*** Opening Listed records ***
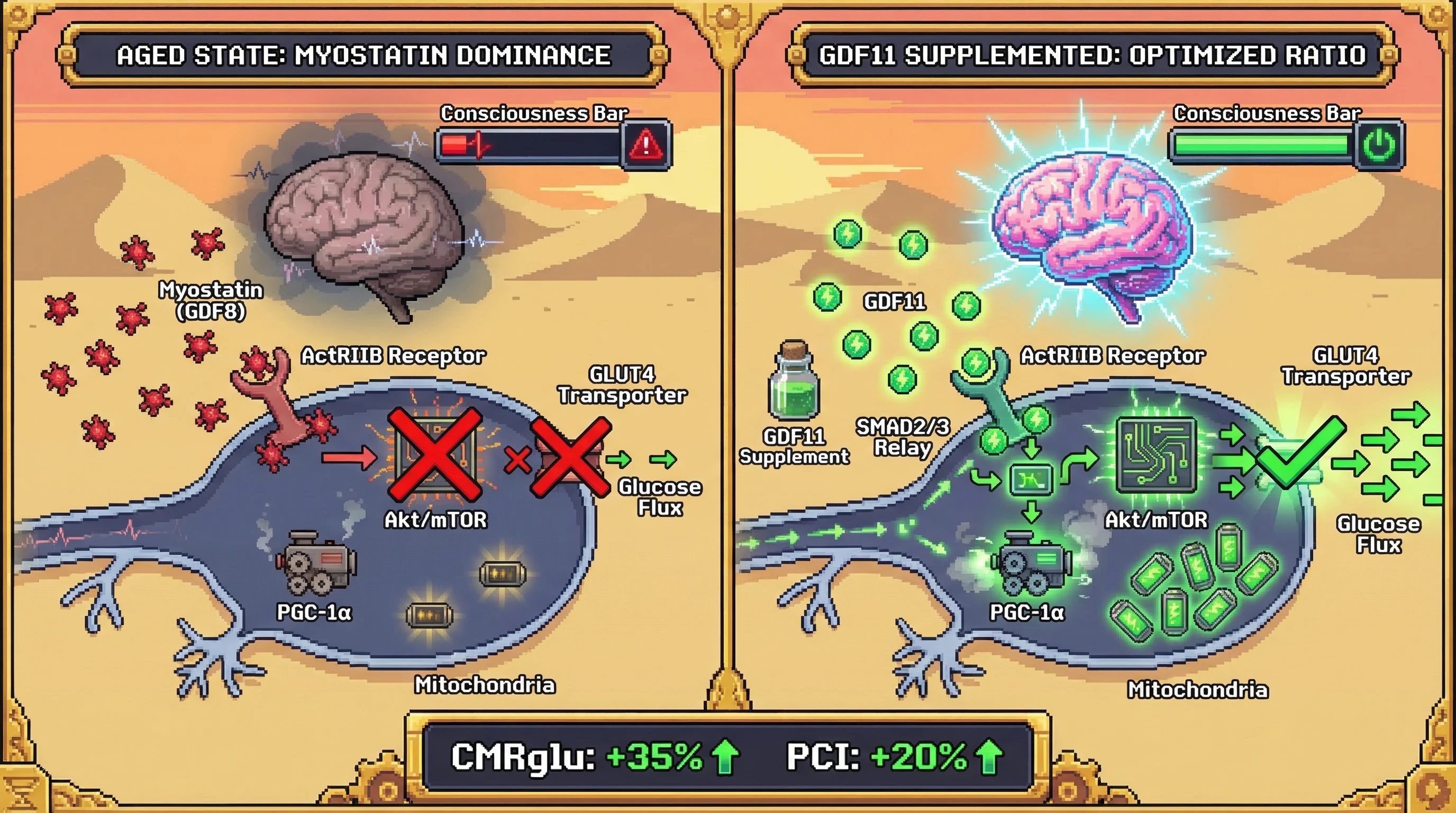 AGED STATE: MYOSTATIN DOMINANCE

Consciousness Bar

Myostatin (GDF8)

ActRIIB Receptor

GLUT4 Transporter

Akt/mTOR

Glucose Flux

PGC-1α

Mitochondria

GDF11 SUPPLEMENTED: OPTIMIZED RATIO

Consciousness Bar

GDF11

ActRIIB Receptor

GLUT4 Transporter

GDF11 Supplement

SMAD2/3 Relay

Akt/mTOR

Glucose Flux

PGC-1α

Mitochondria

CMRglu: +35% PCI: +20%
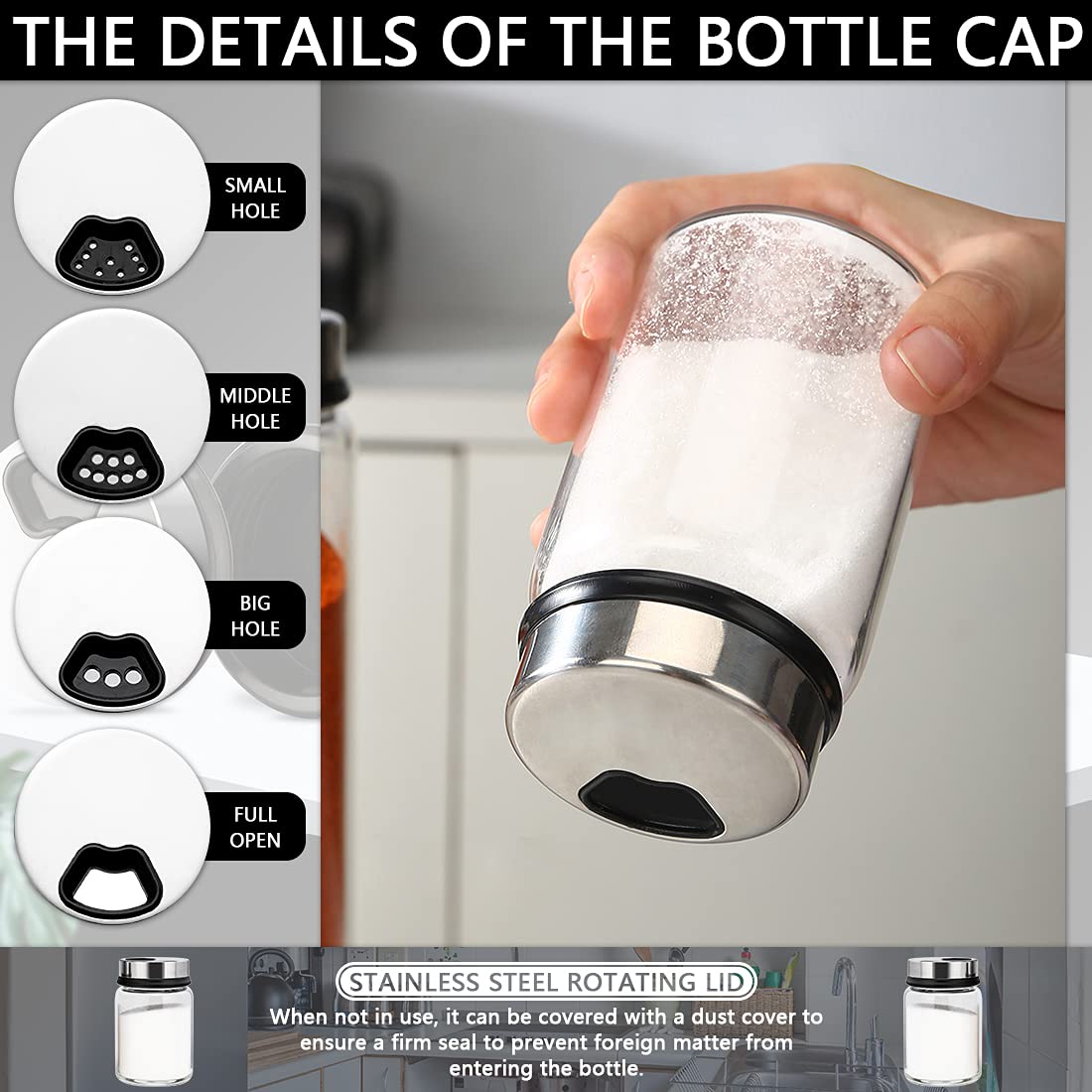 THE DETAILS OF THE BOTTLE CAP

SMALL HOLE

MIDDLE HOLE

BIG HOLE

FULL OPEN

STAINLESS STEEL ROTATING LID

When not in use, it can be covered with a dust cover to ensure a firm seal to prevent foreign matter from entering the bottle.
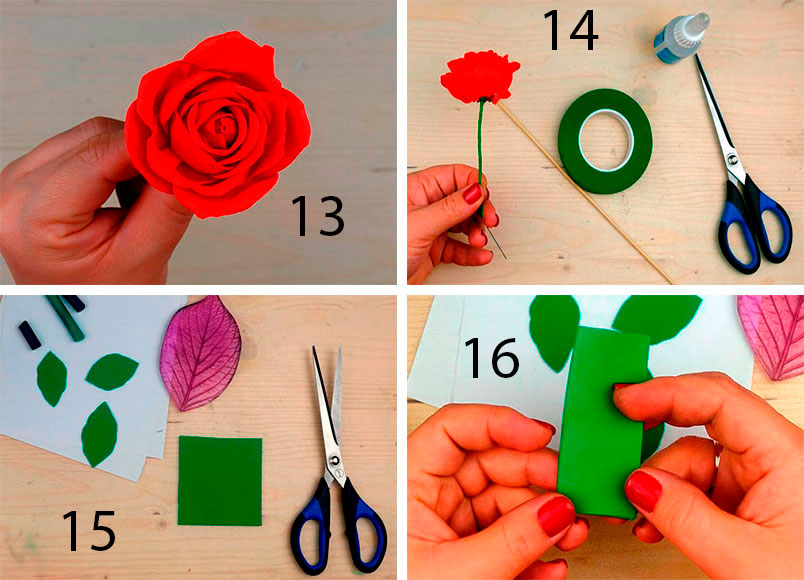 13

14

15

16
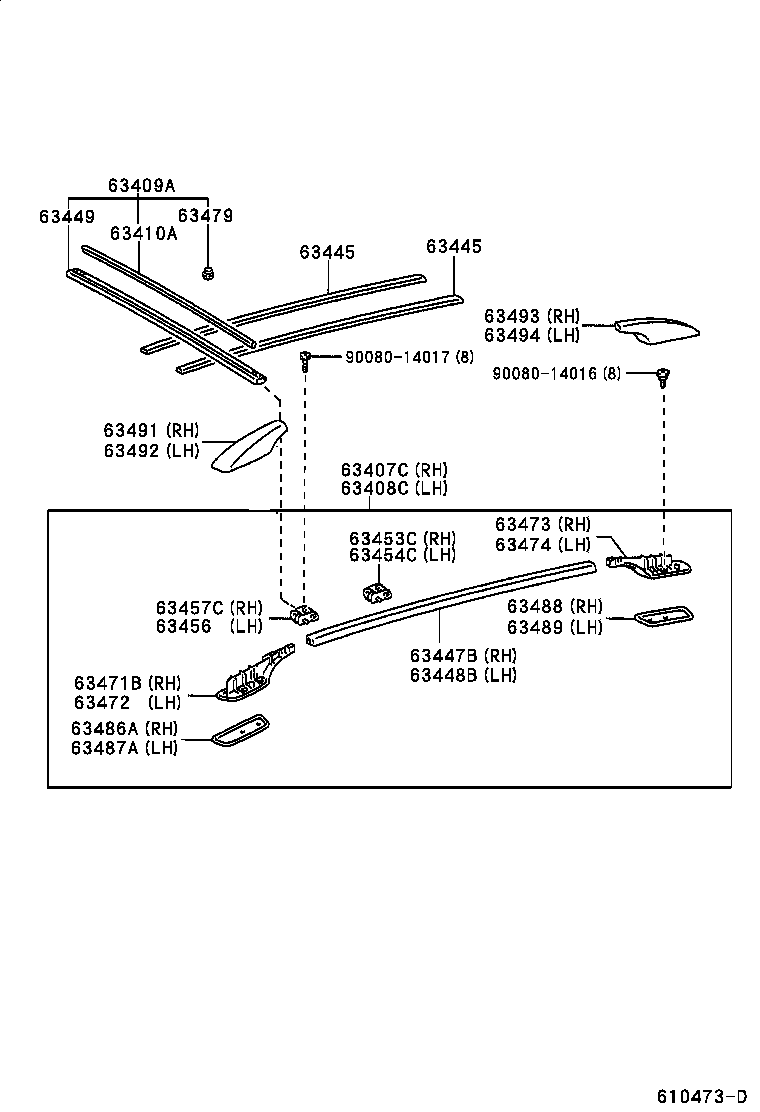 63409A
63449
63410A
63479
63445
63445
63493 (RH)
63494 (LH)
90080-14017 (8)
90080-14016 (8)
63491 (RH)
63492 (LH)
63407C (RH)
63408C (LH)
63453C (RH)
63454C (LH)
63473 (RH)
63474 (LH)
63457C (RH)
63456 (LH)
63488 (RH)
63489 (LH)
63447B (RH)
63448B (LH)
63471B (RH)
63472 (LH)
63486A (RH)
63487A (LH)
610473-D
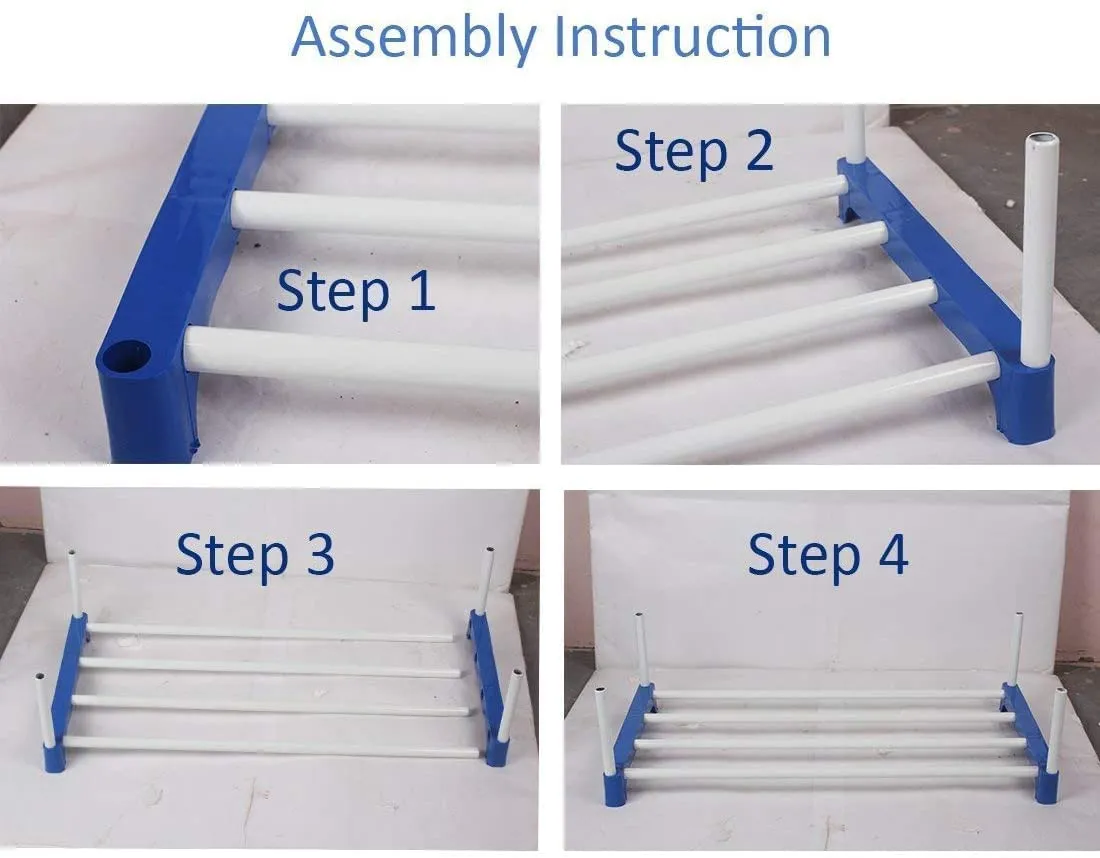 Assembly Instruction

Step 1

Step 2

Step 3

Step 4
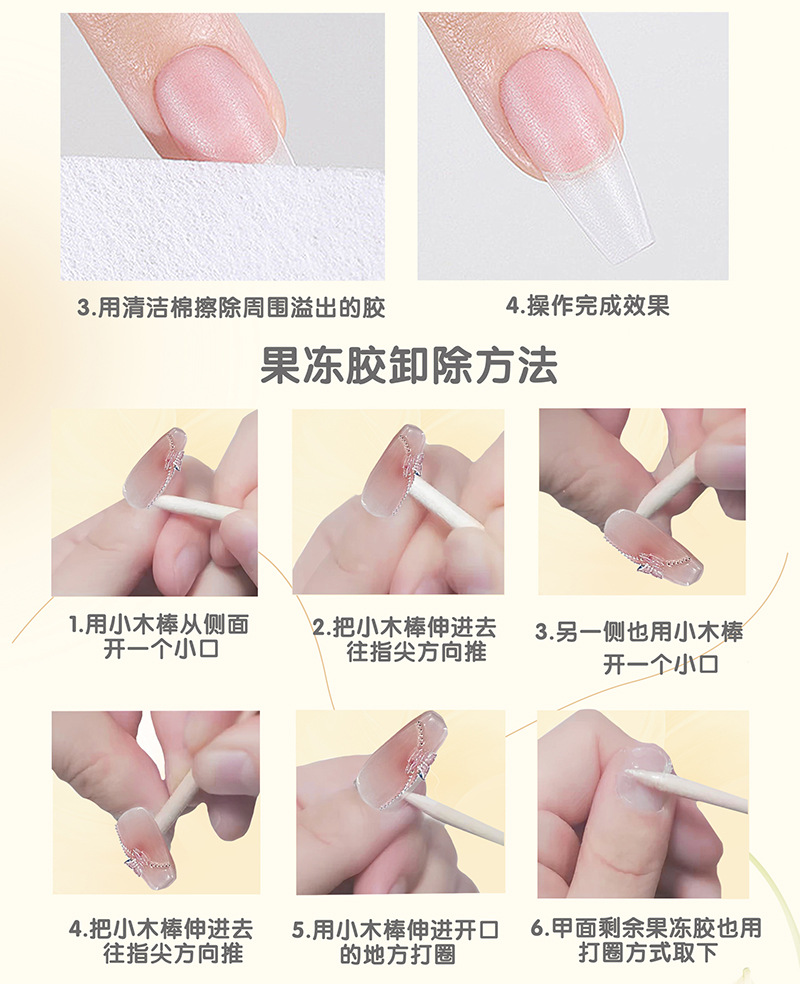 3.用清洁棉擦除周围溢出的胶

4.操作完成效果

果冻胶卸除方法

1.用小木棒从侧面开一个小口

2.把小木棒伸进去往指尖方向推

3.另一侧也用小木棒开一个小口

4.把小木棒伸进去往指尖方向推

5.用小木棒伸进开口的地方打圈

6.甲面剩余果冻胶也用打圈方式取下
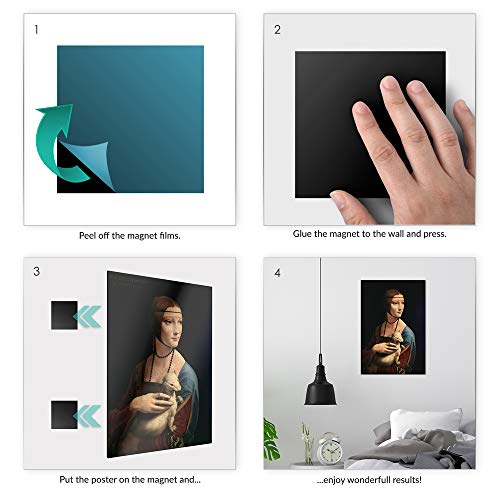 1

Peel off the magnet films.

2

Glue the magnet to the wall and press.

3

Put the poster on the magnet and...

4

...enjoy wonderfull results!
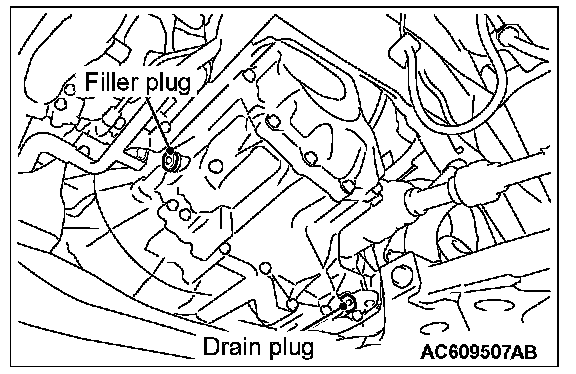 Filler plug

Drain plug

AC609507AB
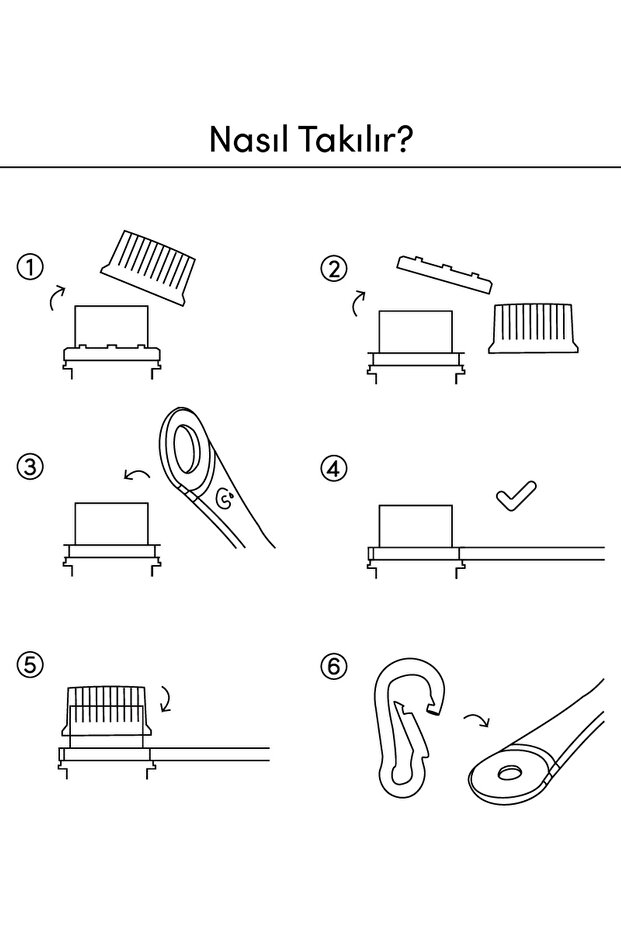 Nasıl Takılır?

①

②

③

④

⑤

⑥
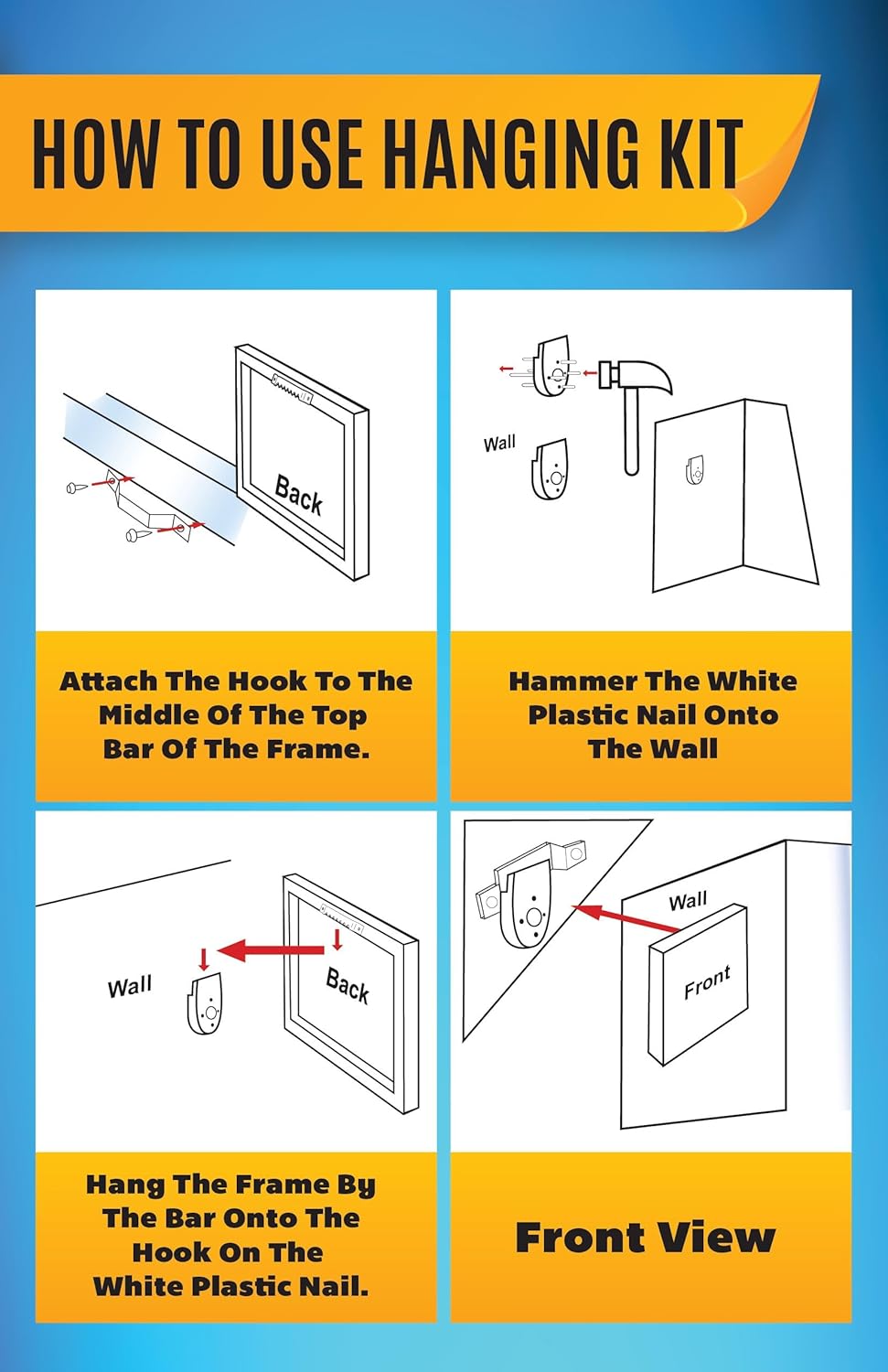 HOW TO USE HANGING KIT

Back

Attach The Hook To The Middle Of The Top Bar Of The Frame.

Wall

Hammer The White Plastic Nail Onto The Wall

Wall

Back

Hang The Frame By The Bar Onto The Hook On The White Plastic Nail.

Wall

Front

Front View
*** Closing Listed records ***
**Task to complete:** In the records above, everything from the line with "Glue the magnet to the wall and press." down to the line with "Attach The Hook" is to be set down exactly, both ends included, with no pictures and no other lines.

**Your response:**
Glue the magnet to the wall and press.

3

Put the poster on the magnet and...

4

...enjoy wonderfull results!
 Filler plug

Drain plug

AC609507AB
 Nasıl Takılır?

①

②

③

④

⑤

⑥
 HOW TO USE HANGING KIT

Back

Attach The Hook To The Middle Of The Top Bar Of The Frame.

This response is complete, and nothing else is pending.